■ TEKSTBLOK:
= = = =

Waar sommige deelnemers aan het brede debat over het Erkennen en Waarderen-programma bezorgd zijn over de invloed daarvan op de internationale positie van de Nederlandse wetenschap, maken sommige van jonge wetenschappers in het onderzoek van Van de Glind zich zorgen over hun eigen competitiviteit. Uitblinken in iets anders dan onderzoek geeft namelijk niet alleen onzekerheid voor een carrière binnen de UU of de brede Nederlandse wetenschap, ook de kans op een positie in het buitenland wordt daarmee op losse schroeven gezet.  

De respondenten die een carrière in het buitenland overwegen weten niet of universiteiten aldaar zullen meegaan in de trend van Erkennen en Waarderen. “Als ik naar Amerika, Engeland of misschien China wil gaan, zullen ze daar dan eenzelfde systeem van erkennen en waarderen hebben? Misschien willen ze gewoon weten hoeveel artikelen je hebt gepubliceerd en boeit het hen niet dat je een goede leider bent of aan vraagstukken rond diversiteit en inclusie werkt”, aldus een respondent.  

Vooral respondenten die zich profileren op iets anders dan onderzoek herkennen deze zorgen. “(…) bijvoorbeeld een tijd naar het buitenland of op een buitenlandse universiteit werken zie ik eigenlijk met het profiel waar ik naartoe aan het ontwikkelen ben veel minder carrièrekansen. Omdat ik het idee heb dat in de internationale gremia waar ik me vanuit mijn vakgebied in bevind, het toch vooral gaat over dat je heel goed onderzoek kan doen en de rest boeit niet.”

= = = =

■ VERZAMELING RIJEN:

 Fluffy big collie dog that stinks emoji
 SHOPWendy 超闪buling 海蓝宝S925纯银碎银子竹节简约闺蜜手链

= = = =

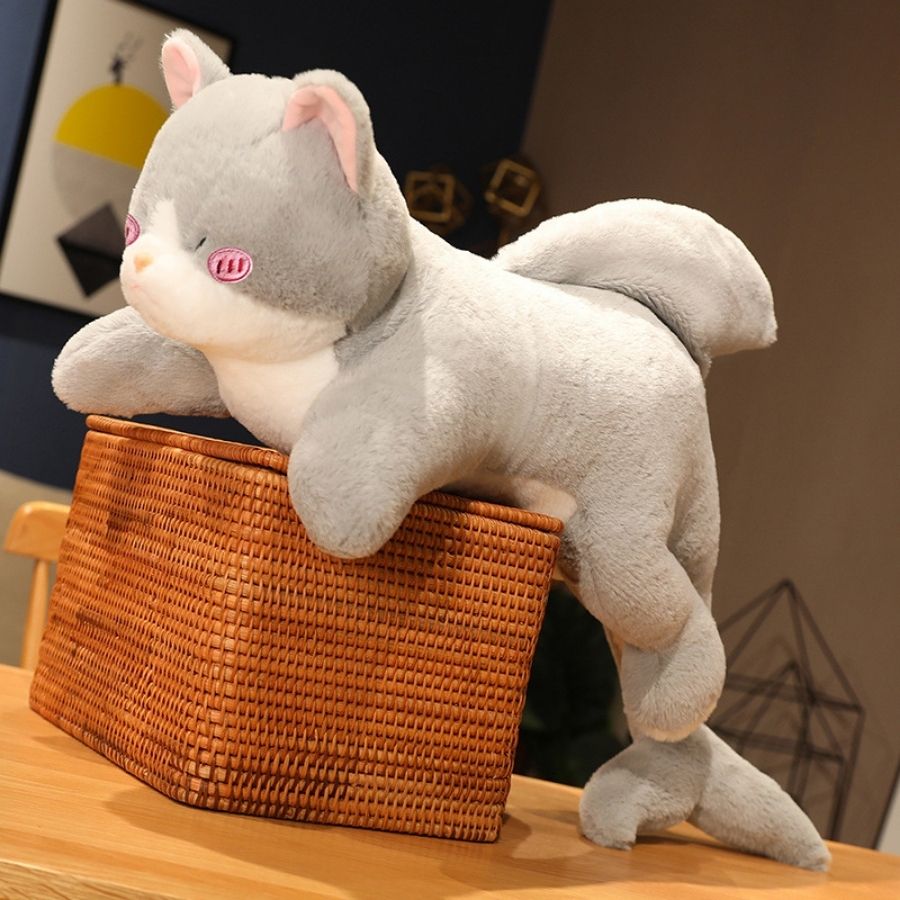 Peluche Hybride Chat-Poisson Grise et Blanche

= = = =

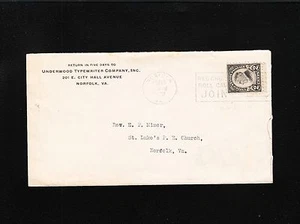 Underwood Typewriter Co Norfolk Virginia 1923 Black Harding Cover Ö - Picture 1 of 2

= = = =

■ OPDRACHT: Schrijf het volgende stuk van de tekst over het Erkennen en Waarderen-programma, te beginnen na de laatste zin. De rijen staan los van de tekst over het Erkennen en Waarderen-programma.

■ VERWACHT ANTWOORD:
Maak expliciet waarvoor Erkennen en Waarderen biedt 

Het Erkennen en Waarderen-programma invoeren is stap één, de organisatorische en praktische doorvoering daarvan blijkt een heel anders vers te zijn. Of en hoe dat gezongen wordt, hangt in grote mate af van directe leidinggevenden, vertellen de respondenten. Sommigen krijgen ruimte om het Erkennen en Waarderen-programma in de praktijk te brengen en ervaren de mogelijkheid om door te groeien op andere TRIPLE-pijlers dan onderzoek. Anderen hebben leidinggevenden die het maar “gedoe en gezeik” vinden, wat zich vertaalt naar een gebrek aan bewegingsvrijheid voor jonge wetenschappers.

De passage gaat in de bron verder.